My publisher (Sunbury Press, Boiling Springs, PA) is a small company with big ambitions, but they don’t have a huge marketing operation like some of the major publishers do. They send out announcements about their offerings from time to time, and they use targeted marking lists for these announcements to make them effective, but they also rely on their authors to help sell their own books, which is the least we can do, given how well they support us in the final editing and production process of getting the book to print. But it’s all quite new to me. My new book is in the publisher’s and their distributor’s catalog of new works, but there’s no automatic market for the book like there had been the first time around, even though it’s possible this book will eventually appeal to a larger market than the more specialized work did. Further, I discovered when I approached some of the local bookshops in my community asking them to carry my book, that small booksellers were happy to order books if people asked for them by name. However, if I wanted my books on the shelves of these stores, where folks who were simply browsing could come across them serendipitously, I had to provide them myself. This was because there was a significant re-stocking penalty the stores had to pay if the books they ordered didn’t sell and had to be returned to the distributor, so it was hard for independent booksellers to take chances on unproven authors and new titles. Thus began my relationship with consignment bookselling, which required that I purchase copies of my own book (at a discounted author price) and make agreements with each bookstore in turn regarding the financial arrangements when and if the books were sold.
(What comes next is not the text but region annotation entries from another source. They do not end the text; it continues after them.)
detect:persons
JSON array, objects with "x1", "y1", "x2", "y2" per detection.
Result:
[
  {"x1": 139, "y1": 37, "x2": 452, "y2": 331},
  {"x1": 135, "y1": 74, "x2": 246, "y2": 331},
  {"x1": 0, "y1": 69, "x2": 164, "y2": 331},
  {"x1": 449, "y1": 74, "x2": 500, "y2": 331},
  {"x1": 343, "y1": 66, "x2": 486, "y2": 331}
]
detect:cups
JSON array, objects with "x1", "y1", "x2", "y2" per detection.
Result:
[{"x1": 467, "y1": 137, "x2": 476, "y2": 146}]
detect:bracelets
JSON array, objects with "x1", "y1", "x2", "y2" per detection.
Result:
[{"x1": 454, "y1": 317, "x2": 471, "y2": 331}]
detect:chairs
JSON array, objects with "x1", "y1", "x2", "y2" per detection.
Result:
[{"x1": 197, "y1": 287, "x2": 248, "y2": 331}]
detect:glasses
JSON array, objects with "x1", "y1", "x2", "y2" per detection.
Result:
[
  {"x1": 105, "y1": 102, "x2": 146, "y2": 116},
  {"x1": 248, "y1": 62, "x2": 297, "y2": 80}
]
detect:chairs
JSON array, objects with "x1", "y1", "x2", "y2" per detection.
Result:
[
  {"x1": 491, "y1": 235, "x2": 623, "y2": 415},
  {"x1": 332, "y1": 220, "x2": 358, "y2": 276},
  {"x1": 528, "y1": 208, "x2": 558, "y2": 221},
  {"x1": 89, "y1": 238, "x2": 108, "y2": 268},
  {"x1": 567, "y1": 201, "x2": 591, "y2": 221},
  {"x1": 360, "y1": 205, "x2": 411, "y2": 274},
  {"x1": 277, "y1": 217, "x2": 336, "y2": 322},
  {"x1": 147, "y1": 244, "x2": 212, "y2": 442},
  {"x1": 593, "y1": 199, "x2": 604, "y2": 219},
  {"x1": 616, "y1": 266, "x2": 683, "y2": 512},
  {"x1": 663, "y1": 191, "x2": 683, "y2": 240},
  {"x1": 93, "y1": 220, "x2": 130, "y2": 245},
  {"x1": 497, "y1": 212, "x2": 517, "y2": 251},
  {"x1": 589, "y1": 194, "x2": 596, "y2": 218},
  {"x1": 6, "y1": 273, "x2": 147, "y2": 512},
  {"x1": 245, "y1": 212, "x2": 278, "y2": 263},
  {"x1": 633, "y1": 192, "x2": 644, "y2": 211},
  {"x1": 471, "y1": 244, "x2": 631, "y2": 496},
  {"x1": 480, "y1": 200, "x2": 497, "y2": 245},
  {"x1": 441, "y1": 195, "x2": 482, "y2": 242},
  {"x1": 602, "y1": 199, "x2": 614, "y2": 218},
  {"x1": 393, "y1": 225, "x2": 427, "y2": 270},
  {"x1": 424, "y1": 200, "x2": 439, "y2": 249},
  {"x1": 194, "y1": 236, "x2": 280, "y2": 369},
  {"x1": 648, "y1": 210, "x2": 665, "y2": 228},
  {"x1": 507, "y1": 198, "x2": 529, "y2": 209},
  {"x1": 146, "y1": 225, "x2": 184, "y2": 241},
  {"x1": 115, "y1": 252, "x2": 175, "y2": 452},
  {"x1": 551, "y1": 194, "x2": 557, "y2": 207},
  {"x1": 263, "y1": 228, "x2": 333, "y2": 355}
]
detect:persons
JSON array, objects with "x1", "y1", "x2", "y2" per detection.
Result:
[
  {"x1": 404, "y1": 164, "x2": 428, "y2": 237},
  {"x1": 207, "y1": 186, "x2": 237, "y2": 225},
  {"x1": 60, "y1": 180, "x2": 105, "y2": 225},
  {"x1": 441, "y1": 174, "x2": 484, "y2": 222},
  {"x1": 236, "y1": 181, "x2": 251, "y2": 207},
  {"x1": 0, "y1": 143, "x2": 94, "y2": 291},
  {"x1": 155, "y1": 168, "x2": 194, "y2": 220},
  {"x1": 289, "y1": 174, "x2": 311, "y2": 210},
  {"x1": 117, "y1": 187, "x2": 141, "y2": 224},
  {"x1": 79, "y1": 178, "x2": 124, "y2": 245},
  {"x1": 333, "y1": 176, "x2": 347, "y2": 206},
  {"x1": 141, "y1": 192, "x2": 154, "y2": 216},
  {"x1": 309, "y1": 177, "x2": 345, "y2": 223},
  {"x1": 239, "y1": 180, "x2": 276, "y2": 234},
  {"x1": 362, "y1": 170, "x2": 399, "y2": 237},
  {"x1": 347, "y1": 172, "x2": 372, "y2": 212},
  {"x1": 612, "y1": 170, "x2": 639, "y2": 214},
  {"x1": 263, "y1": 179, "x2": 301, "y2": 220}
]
Though I had some publicity cards for the book, most small bookstores didn’t have display room for them, even if they were willing to put a couple of copies of my book on their shelves. I was also on my own to arrange author events at various locations in my local area.

I’m a theatre person by training, and as a teacher for many years, public speaking comes easily for me (most of the time), so appearing at the events themselves is not the hardest part of book promotion. The interesting new challenges have been these: 1) making an author’s website (needed lots of help with this one); 2) creating a “fan list” (who knew one would be needed?) for occasional email newsletters; 3) getting organized to book the gigs that will allow me to talk about and get people interested in my book because I can no longer rely on professional conferences for those opportunities; and 4) creating this blog for those same purposes. At the heart of these new challenges is the fact that, as my identity as a writer is changing, so is my audience. I’m going from a specialized audience, one that I knew well, to a much more general audience, one that I’m still getting acquainted with. This blog, and the conversations it generates, will be one piece of that process of getting acquainted.

Next time I post, I’ll start sharing the story of how Keeping the Lights on for Ike came to life over a period of more than a decade since the source materials (letters, slides, scrapbooks, stories, and other memorabilia) came into my possession in the fall of 2006. Look for it in mid-March.